## BEGIN

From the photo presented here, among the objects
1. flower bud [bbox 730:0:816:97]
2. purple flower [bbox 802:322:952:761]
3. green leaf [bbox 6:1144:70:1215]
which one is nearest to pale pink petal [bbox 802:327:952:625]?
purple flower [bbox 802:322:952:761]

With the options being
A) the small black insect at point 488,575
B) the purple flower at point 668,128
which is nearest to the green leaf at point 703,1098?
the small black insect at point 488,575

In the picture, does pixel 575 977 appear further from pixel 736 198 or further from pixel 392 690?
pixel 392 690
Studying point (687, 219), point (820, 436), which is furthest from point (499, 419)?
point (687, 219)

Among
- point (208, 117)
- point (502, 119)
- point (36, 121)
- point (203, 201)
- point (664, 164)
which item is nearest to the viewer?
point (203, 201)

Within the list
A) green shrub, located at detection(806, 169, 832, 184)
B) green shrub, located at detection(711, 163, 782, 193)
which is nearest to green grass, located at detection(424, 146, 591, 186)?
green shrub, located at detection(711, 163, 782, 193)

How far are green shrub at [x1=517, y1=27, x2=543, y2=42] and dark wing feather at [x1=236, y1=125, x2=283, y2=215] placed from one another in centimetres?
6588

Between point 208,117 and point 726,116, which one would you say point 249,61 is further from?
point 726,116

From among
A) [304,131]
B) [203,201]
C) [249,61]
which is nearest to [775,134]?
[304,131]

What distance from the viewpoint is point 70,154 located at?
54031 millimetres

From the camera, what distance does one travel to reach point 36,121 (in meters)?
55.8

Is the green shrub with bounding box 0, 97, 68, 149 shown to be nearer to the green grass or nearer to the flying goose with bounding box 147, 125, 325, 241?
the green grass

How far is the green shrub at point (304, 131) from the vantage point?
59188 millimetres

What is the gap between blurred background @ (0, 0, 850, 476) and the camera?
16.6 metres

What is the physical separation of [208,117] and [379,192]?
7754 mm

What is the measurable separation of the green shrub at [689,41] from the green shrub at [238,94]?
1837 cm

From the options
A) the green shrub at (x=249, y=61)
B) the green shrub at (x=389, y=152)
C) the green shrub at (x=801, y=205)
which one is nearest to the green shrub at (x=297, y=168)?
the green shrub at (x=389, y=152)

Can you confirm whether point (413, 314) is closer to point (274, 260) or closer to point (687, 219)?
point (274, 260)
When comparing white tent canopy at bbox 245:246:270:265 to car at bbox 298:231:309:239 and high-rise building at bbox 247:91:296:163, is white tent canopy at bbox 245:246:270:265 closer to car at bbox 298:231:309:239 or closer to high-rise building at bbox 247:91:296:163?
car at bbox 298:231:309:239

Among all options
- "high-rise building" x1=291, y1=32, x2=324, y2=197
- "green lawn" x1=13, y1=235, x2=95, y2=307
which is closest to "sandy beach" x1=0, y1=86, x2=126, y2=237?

## END

◆ **PROBLEM STATEMENT**
Rewrite all the rows above with every "nearest" changed to "closest", leaving everything else as it is.

◆ **SOLUTION TO THE EXERCISE**
From the photo presented here, among the objects
1. flower bud [bbox 730:0:816:97]
2. purple flower [bbox 802:322:952:761]
3. green leaf [bbox 6:1144:70:1215]
which one is closest to pale pink petal [bbox 802:327:952:625]?
purple flower [bbox 802:322:952:761]

With the options being
A) the small black insect at point 488,575
B) the purple flower at point 668,128
which is closest to the green leaf at point 703,1098?
the small black insect at point 488,575

In the picture, does pixel 575 977 appear further from pixel 736 198 or further from pixel 392 690?
pixel 392 690
Studying point (687, 219), point (820, 436), which is furthest from point (499, 419)?
point (687, 219)

Among
- point (208, 117)
- point (502, 119)
- point (36, 121)
- point (203, 201)
- point (664, 164)
which item is closest to the viewer?
point (203, 201)

Within the list
A) green shrub, located at detection(806, 169, 832, 184)
B) green shrub, located at detection(711, 163, 782, 193)
which is closest to green grass, located at detection(424, 146, 591, 186)?
green shrub, located at detection(711, 163, 782, 193)

How far are green shrub at [x1=517, y1=27, x2=543, y2=42] and dark wing feather at [x1=236, y1=125, x2=283, y2=215] placed from one another in centimetres?
6588

Between point 208,117 and point 726,116, which one would you say point 249,61 is further from?
point 726,116

From among
A) [304,131]
B) [203,201]
C) [249,61]
which is closest to [775,134]?
[304,131]

What distance from the viewpoint is point 70,154 located at?
54031 millimetres

From the camera, what distance does one travel to reach point 36,121 (in meters)?
55.8

Is the green shrub with bounding box 0, 97, 68, 149 shown to be nearer to the green grass or nearer to the flying goose with bounding box 147, 125, 325, 241?
the green grass

How far is the green shrub at point (304, 131) from the vantage point?
59188 millimetres

What is the gap between blurred background @ (0, 0, 850, 476) and the camera?
16.6 metres

What is the physical separation of [208,117] and [379,192]?
7754 mm

What is the measurable separation of the green shrub at [689,41] from the green shrub at [238,94]?
1837 cm

From the options
A) the green shrub at (x=249, y=61)
B) the green shrub at (x=389, y=152)
C) the green shrub at (x=801, y=205)
which one is closest to the green shrub at (x=297, y=168)?
the green shrub at (x=389, y=152)

Can you confirm whether point (413, 314) is closer to point (274, 260) or closer to point (687, 219)?
point (274, 260)
When comparing white tent canopy at bbox 245:246:270:265 to car at bbox 298:231:309:239 and high-rise building at bbox 247:91:296:163, is white tent canopy at bbox 245:246:270:265 closer to car at bbox 298:231:309:239 or closer to high-rise building at bbox 247:91:296:163?
car at bbox 298:231:309:239

Among all options
- "high-rise building" x1=291, y1=32, x2=324, y2=197
- "green lawn" x1=13, y1=235, x2=95, y2=307
which is closest to "sandy beach" x1=0, y1=86, x2=126, y2=237?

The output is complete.